4 pounds baby back ribs
2 Tbsp. paprika
1 Tbsp. chili powder
1 Tbsp. ground cumin
1/2 Tbsp. garlic powder
1 Tbsp. sugar
1 Tbsp. sea salt
1 Tbsp. freshly ground pepper
Mix the spices together and rub on both sides of the ribs. Cover with plastic wrap and marinate 12 hours or overnight.
Preheat grill to medium-high. Remove plastic wrap and place ribs on the grill. Grill ribs on both sides just enough to sear the meat. Reduce heat to low (about 250 degrees) and let them cook with the lid down for 1-1/2 hours, or until the meat begins to pull away from the bones. Remove from grill and serve with your favorite sauce. Makes about 4 servings.

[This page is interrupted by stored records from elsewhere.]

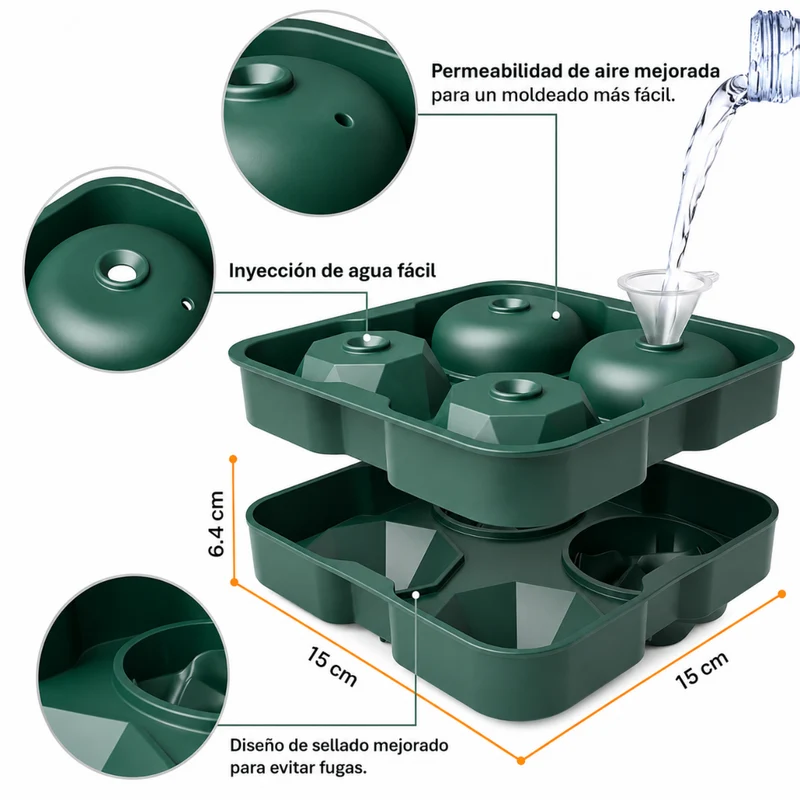 Permeabilidad de aire mejorada
para un moldeado más fácil.

Inyección de agua fácil

6.4 cm

15 cm

15 cm

Diseño de sellado mejorado
para evitar fugas.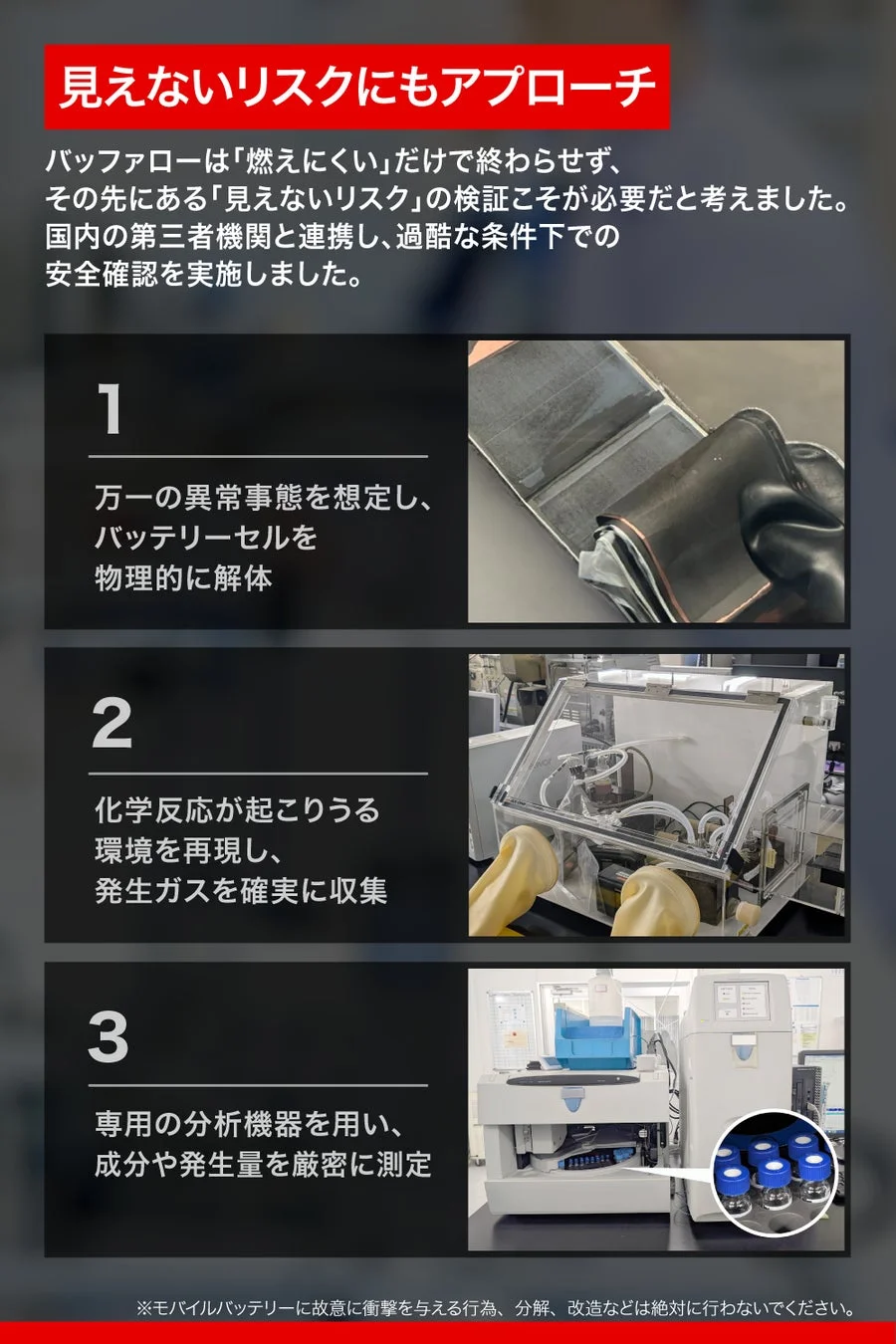 見えないリスクにもアプローチ

バッファローは「燃えにくい」だけで終わらせず、その先にある「見えないリスク」の検証こそが必要だと考えました。国内の第三者機関と連携し、過酷な条件下での安全確認を実施しました。

1

万一の異常事態を想定し、バッテリーセルを物理的に解体

2

化学反応が起こりうる環境を再現し、発生ガスを確実に収集

3

専用の分析機器を用い、成分や発生量を厳密に測定

※モバイルバッテリーに故意に衝撃を与える行為、分解、改造などは絶対に行わないでください。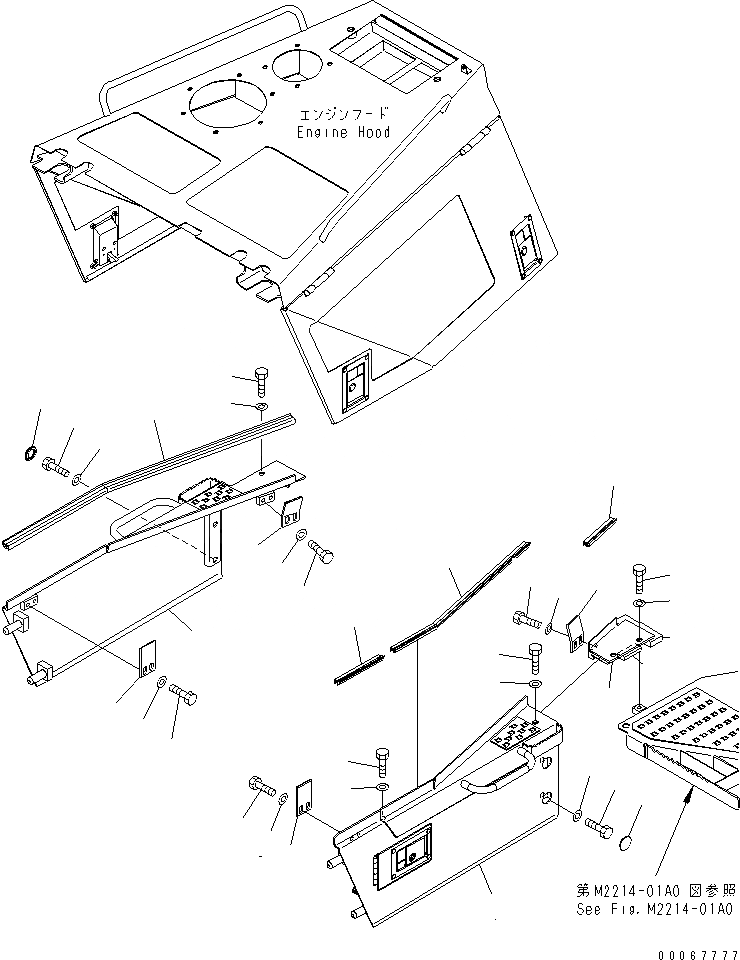 エンジンフード
Engine Hood

第M2214-01A0 図参照
See Fig. M2214-01A0

00067777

Asian-style barbecue sauce
Try this sauce with the grilled baby back ribs.
1/4 cup tomato ketchup
2 Tbsp. soy sauce
1 Tbsp. light brown sugar
1 Tbsp. rice wine vinegar
4 scallions, both white and green parts, trimmed and thinly sliced
Large pinch dried, red chile flakes
In a small bowl, whisk the ketchup, soy sauce, brown sugar, rice wine vinegar, half the scallions and the chile flakes. Reserve the remaining scallions to sprinkle on the wings after tossing. Makes about 1/2 cup.
Food safety tip
Whenever you talk about serving food hours or even days after it’s made, food safety becomes an issue, especially when the food is going to be exposed to warm summer air. The threat of food poisoning is real. Remember the two-hour rule. Eat food within two hours of when it’s served. Be particularly careful with meat, seafood, poultry, eggs and dairy products.